# YOUR GOAL
Count the lines below that hold "labeled". Give the number without comment.

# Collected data
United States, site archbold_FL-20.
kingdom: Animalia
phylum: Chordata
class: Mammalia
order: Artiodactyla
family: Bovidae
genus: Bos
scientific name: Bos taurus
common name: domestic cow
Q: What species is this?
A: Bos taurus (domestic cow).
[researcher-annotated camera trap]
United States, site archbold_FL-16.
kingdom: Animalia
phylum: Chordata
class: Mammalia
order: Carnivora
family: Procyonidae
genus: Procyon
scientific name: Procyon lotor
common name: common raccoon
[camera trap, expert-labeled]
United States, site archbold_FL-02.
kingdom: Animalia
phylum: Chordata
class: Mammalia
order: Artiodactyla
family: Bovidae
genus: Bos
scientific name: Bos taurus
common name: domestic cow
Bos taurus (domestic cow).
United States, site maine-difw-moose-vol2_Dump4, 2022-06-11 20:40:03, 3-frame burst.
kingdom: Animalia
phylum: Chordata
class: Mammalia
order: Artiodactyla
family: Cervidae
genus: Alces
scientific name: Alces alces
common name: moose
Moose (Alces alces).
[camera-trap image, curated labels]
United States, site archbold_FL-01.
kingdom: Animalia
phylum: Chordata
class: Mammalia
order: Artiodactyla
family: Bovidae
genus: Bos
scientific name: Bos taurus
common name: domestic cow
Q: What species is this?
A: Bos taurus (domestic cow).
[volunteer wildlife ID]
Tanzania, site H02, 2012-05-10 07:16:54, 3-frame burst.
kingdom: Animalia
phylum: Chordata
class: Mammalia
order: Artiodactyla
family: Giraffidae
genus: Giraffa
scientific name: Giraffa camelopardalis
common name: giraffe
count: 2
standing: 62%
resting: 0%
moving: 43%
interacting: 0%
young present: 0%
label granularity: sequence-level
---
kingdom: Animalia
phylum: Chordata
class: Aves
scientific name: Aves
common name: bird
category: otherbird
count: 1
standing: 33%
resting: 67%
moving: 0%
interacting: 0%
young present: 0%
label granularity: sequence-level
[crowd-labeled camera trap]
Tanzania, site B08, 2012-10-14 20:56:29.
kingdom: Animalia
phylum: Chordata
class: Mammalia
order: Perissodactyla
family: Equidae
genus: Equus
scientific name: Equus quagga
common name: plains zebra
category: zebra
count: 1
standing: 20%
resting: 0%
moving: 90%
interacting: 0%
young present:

# RESPONSE TO THIS EXERCISE
2